学校の通知表は、生徒、保護者、そして教師にとって重要なフィードバックループだ。学年の終わりまで待って進級できるかどうかを知る代わりに、四半期ごとの通知表を見ることで、成績が順調かを確認できる。そして、手遅れになる前に改善できる箇所がどこかも確認できる。学校の通知表のように、アーキテクチャの評価にも時間を使うべきだ。そうすることで、デリバリーを順調に進めることができる。

評価をプログラミング時間を奪うものだと考えるのを止めよう。代わりに、プログラミング時間をさらに強力なものにする方法だと考える。評価にかける時間はわずか1時間だっていいし、既存の開発プロセスの中に気付かれないよう評価を組み込むことさえ可能だ。

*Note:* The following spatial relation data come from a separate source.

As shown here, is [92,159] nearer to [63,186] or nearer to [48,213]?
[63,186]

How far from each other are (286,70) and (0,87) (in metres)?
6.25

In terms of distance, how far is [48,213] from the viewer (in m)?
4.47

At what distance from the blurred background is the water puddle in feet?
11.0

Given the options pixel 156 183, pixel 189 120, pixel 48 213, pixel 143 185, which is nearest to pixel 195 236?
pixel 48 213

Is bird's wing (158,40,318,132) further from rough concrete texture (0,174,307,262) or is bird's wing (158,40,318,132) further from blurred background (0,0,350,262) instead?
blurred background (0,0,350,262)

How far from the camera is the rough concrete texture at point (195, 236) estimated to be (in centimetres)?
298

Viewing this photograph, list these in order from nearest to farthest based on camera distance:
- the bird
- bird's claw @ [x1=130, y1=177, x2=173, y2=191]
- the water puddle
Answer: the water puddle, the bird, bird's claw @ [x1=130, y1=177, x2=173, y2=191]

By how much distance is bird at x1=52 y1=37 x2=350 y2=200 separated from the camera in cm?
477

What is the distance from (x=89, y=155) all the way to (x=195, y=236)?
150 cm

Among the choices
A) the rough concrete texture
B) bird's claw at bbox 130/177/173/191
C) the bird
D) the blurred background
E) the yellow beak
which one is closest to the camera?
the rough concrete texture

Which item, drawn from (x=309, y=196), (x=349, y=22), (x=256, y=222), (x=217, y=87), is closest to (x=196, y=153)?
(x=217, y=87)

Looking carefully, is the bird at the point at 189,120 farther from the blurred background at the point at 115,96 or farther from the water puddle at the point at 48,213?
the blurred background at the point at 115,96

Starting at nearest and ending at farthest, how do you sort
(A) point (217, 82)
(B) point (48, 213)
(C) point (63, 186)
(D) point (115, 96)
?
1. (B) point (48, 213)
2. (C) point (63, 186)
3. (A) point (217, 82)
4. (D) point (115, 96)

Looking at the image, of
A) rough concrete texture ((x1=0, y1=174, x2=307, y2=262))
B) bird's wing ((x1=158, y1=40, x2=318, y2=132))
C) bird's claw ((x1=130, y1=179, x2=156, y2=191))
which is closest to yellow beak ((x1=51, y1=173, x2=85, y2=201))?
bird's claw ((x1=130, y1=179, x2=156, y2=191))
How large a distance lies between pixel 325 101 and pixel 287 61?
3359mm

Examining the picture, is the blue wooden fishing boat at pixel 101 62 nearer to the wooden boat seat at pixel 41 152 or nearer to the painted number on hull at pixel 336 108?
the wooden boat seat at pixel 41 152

この章では、アーキテクチャに通知表を付ける方法を学んでいく。評価から得たフィードバックは、チームの教育、設計判断への肯定的な意思の作成、デリバリーリスクの軽減、アーキテクチャの改善といったことに利用できるはずだ。

12.1 評価し、そこから学ぶ

アーキテクチャ評価は、アーキテクチャが目的を満たしている程度について学ぶプロセスだ。ソフトウェアアーキテクチャを設計する際の一般的な誤りは、設計段階の最後にアーキテクチャを一度だけチェックすべきだという考えだ。アーキテクチャを誤れば、すべてが失敗し、実装だって始められない。この考え方はどうしたって絶対に間違っている。

アーキテクチャには、完全に良いも完全に悪いもない。アーキテクチャ全体を一度に見ることができないように、アーキテクチャ全体を一度に評価することだってできない。別の部分をリスクで埋めつつも、一つのコンポーネントをうまく設計したり、アーキテクチャの領域の一つをよく理解することは可能だ。実装を開始するために、すべてを完成させる必要は全然ない。 ...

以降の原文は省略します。